What it’s Like to Be on a Game Show

A candid look at my game show adventure

A game show contestant (imagine.meta.com)

I was on the Weakest Link twenty-two years ago (when I was twenty-two, and that makes me feel old). It feels like it was just yesterday, but it was half a lifetime ago. I remember it in such detail.

If you remember that show, a bitchy, abrupt British lady would say, “You ARE the Weakest Link, goodbye!” and make fun of you, especially as you left the show. Apparently, it was so popular they created a daytime syndicated version. That’s the one I was on. The host was a man named George Gray.

I was in Las Vegas about a month before, and they were doing a contestant search at the Hard Rock Hotel. “That sounds like fun,” I thought, even though I’d never seen the show. I had already spent and won all the money I felt like spending at the tables, so why not? A time killer, at the very worst, I figured. At best, I get on a game show. Game shows are… game shows, right? Answer questions, win. Easy, I thought.

I went and took some trivia tests, and when I turned it in, the guy’s eyebrows rose. He passed me to the next level, where we did screen tests and talked about our personalities.

I can’t remember what I said, but I do specifically remember them going, “Wait, really?” when I said I could drink an imperial (20-ounce) pint of Guinness in six seconds or less. Repeatedly. This is true; I did it as a bar race all the time to get people to buy me drinks. They never figured a small-boned gal could beat the lads.

"The Great Guinness Gulper" — Elle Becker, age 22 (Imagine.meta.com)

We then did a mock game that they filmed. We drank no Guinness. The whole thing took about two or three hours. When I was finished, they said they would call up to two years later if we made the show. (The show lasted only two years, by the way)

Three days later, I was back in San Francisco, where I lived at the time. I got a phone call. “We want you on the Weakest Link!” A very cheerful woman explained. “Can we fly you down next week?”

Um, yes. Please fly me down to L.A. to be on the Weakest Link so I can possibly win and make thousands of dollars! I pretty much said exactly that, and the arrangements were made. I’d leave next Wednesday and be back by Friday, with filming on Thursday.
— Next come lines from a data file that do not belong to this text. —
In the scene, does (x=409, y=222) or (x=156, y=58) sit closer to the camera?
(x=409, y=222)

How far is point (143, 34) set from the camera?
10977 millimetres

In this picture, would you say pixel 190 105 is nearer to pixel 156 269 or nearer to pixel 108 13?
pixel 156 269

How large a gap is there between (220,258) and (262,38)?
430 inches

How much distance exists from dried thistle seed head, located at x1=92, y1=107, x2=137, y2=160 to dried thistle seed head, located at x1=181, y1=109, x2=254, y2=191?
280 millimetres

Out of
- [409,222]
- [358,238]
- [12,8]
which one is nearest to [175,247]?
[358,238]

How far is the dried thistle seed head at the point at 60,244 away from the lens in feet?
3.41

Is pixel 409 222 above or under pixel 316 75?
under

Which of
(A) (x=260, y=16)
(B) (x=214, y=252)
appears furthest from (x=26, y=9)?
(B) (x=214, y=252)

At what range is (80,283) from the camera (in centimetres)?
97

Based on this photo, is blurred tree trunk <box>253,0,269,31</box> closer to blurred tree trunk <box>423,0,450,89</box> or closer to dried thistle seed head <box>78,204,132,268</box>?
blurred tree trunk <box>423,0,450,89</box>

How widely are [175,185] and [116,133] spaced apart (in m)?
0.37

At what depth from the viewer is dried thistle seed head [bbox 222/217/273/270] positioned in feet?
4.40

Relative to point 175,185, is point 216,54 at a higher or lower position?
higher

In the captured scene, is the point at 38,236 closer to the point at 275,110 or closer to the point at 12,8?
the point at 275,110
The show would air up to 90 days after the filming, but we would be informed of the air date.

The following week, I flew down to LAX, and a limo picked me up at the airport; there was a bored, bald man holding a card with my name on it. People stared, wondering who I was. I felt amazing. He did not let me hang out of the sunroof.
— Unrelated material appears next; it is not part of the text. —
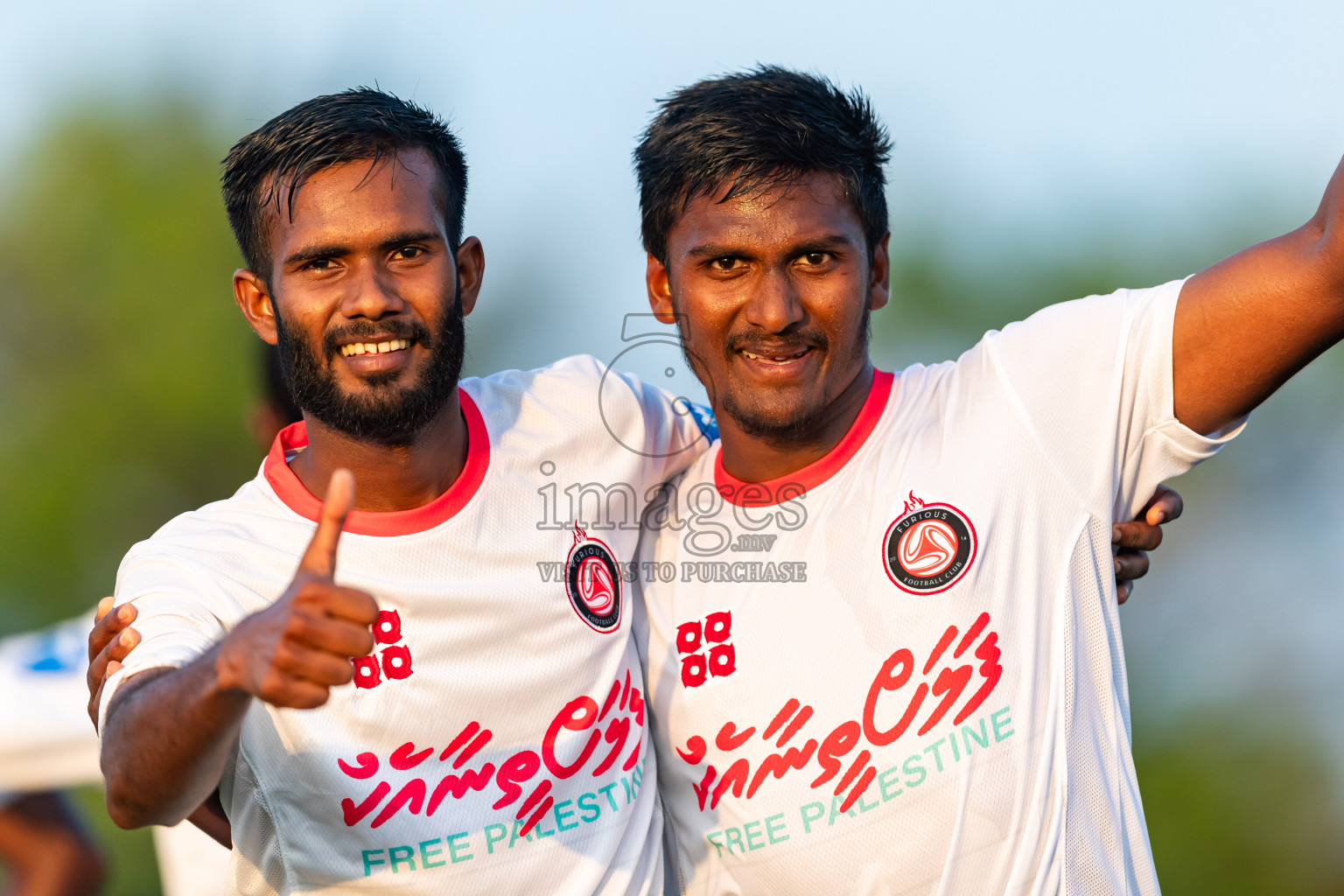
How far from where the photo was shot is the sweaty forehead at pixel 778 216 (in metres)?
3.29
It wasn’t my first or even tenth time in Los Angeles, but I decided to just let myself be a full tourist. I like southern California, but the home of my heart is northern California. I loved living in the City because I was young. It was a really life-changing experience on so many levels…and the live music opportunities were unreal.
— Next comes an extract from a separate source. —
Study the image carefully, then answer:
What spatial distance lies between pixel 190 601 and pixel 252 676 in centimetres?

Oh, look, a limo in LA! Said no one. (imagine.meta.com)

We got to the hotel, and they said the day was mine, the evening a short meeting, and then the next day was filming! I spent most of the day in the hotel room resting, taking a long, relaxing bubble bath and nap, a short walk, and ordering room service while I called all my friends. There was no per diem, which I thought was strange. So food and drink were on me, but I didn’t mind.

I was going to be on a fucking game show!

I had never watched the show, much less the syndicated version, by the way. I hoped they explained the rules again.

That evening, I met the producers in the lobby for a short reiteration of what was expected the next day. There were thirty of us. We were all meeting to be shuttled to the studio early the next morning.

Afterward, I took a taxi to a British pub, the closest thing to the hotel, and had a drink or three while I told a couple of old British soldiers what I’d thought of Thatcher. Couldn’t help myself. Old habits die hard.

They couldn’t beat me in the Guinness race, either. It was all good fun, and I returned early to get a good night’s sleep.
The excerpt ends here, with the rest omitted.